According to the court’s decision, a former CIBC client, John Ratcliffe, received an inheritance of various U.S. stocks when his mother died in 2004. Those stocks were liquidated and the proceeds, totalling around $280,787, were deposited into a joint investment account at CIBC in 2004 and 2005.

In 2022, Ratcliffe and his wife filed a lawsuit against the firms alleging that the money had disappeared, and that the firms were responsible. The court said that they alleged that the defendants misappropriated their funds in 2005, but that they didn’t discover it until 2020 when they were trying to deal with some tax issues.

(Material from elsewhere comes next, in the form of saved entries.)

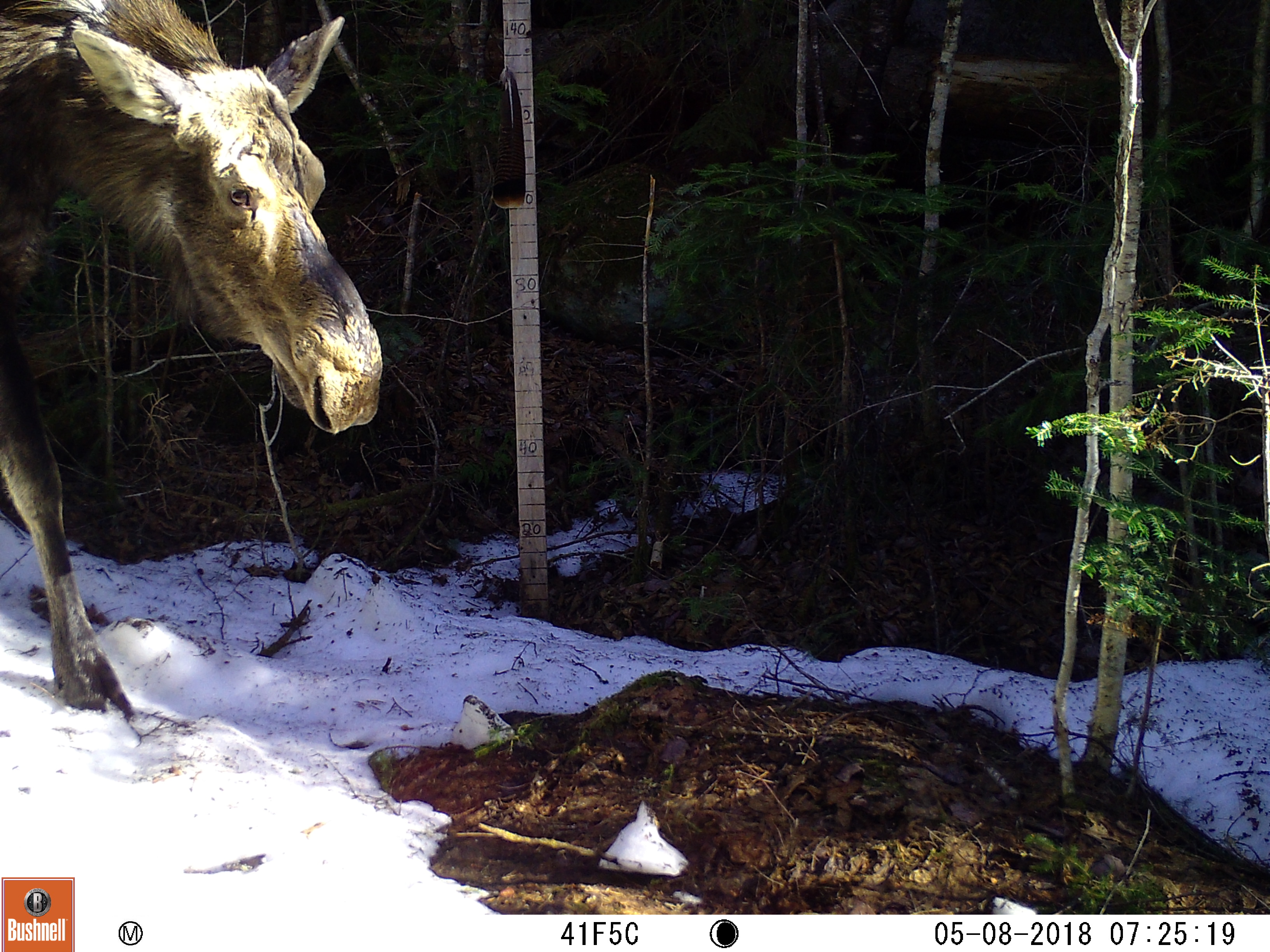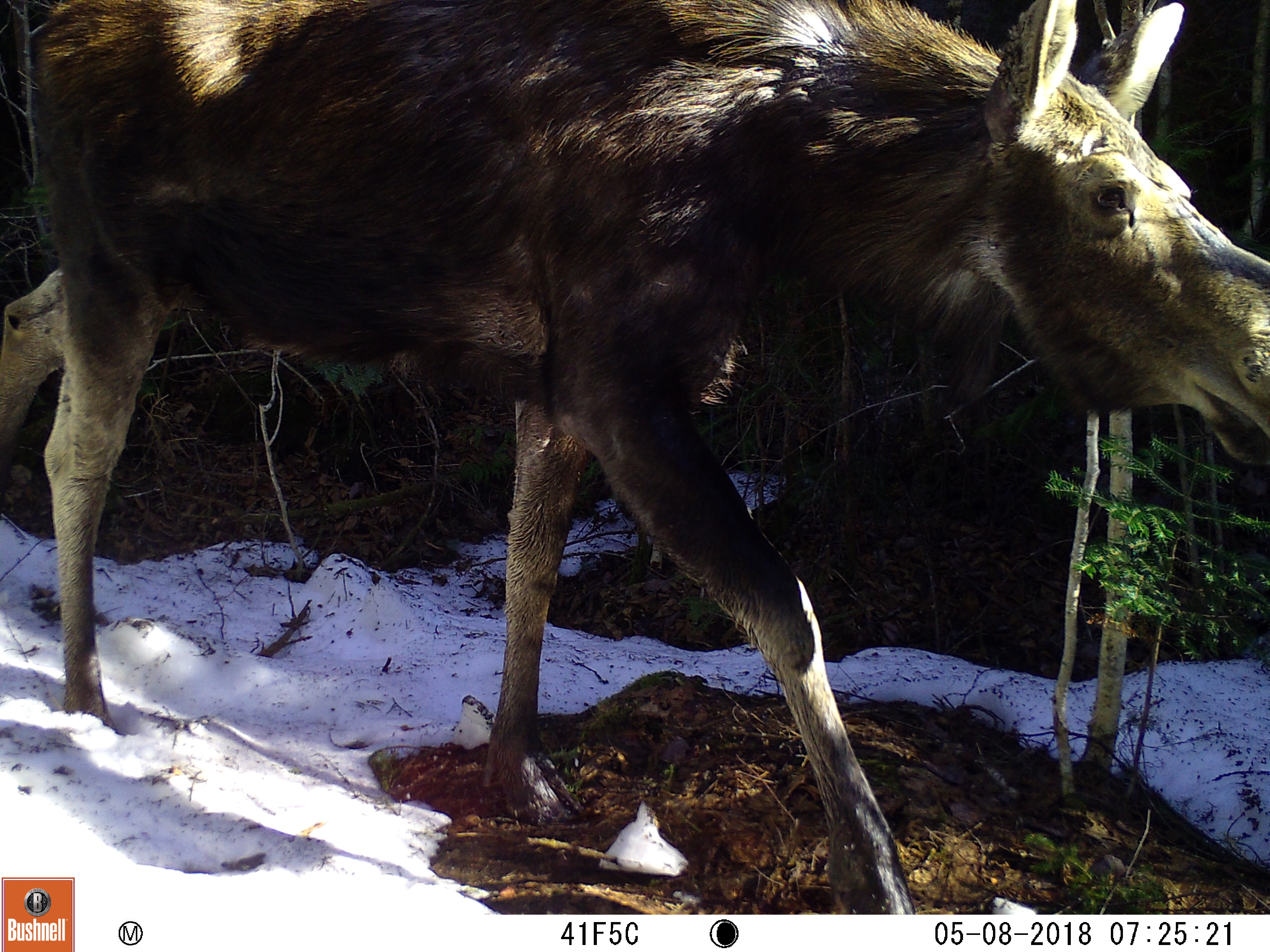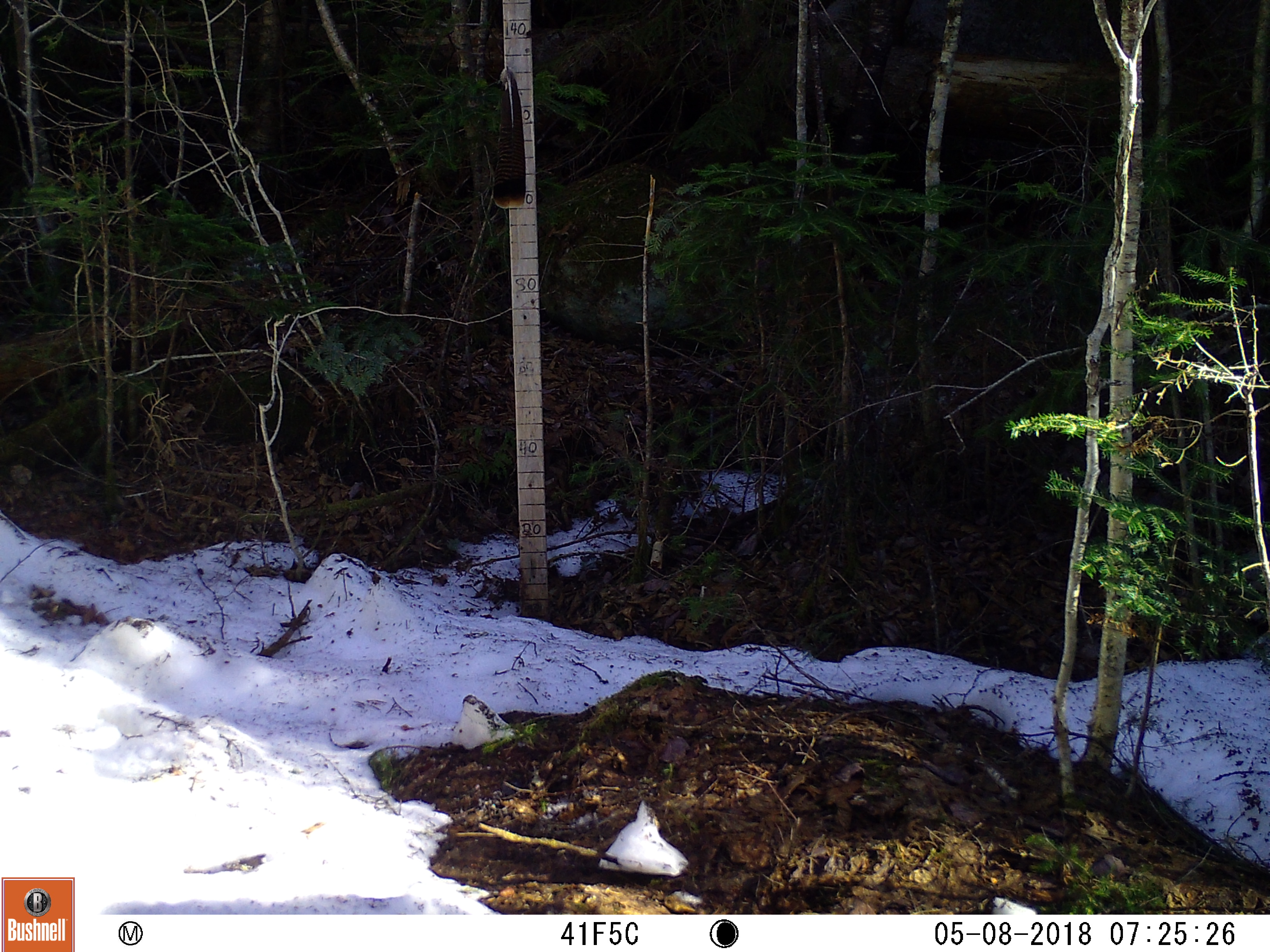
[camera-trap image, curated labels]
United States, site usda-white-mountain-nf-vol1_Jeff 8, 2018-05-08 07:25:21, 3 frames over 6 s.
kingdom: Animalia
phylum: Chordata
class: Mammalia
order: Artiodactyla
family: Cervidae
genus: Alces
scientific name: Alces alces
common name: moose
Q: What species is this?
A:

The decision noted that the clients closed their accounts at CIBC in 2014, the same year their former advisor retired from the industry — and that the clients now don’t know what happened to the money in their account.

“Mr. Ratcliffe claims to have no memory of what happened to the money in the joint investment account,” it said.

The firms brought a motion for summary judgment, arguing that there was no genuine issue requiring a trial, and that the action was launched after the expiry of the limitation period.

On both counts, the court agreed.

“Although the plaintiffs may genuinely believe that the defendants are responsible for the loss of their money, it is a claim based on conjecture, not evidence,” the court said.

“The plaintiffs’ claim that the defendants misappropriated Mr. Ratcliffe’s inheritance but have produced no evidence in support of this allegation. The documentary evidence conclusively establishes that the shares were sold, and the proceeds deposited in the joint investment account. Because of his professed lack of memory, Mr. Ratcliffe does not know what happened to the money,” the court said.

Ultimately, the court concluded that it couldn’t determine what happened to the inheritance money.

“But that is not the issue in this litigation,” it said. “The plaintiffs’ claim is based on misappropriation of the funds, and they cannot prove that.”

Moreover, the court also noted that the action was commenced too late, after the limitation period had passed.

“Although the plaintiffs assert that they only discovered the existence of the joint investment account and the misappropriation of the funds in May 2020, that is directly contradicted by documents they acknowledge were in their possession in 2004 and 2005,” it said. “They closed all their accounts with the defendants in 2014. The only reasonable inference is that they would have known many years before May 2020 that funds once held by the defendants no longer existed.”

As a result, it dismissed the action.

The court acknowledged that the ruling “will likely be very upsetting” to the plaintiffs. It said that it doesn’t believe that Mr. Ratcliffe’s lack of memory about what happened to the money is being feigned, and that his wife genuinely believes that it was embezzled by the defendants.

“But suspicion is not proof in a court of law,” it said. “The result of a trial in this case is a foregone conclusion: The action would be dismissed.”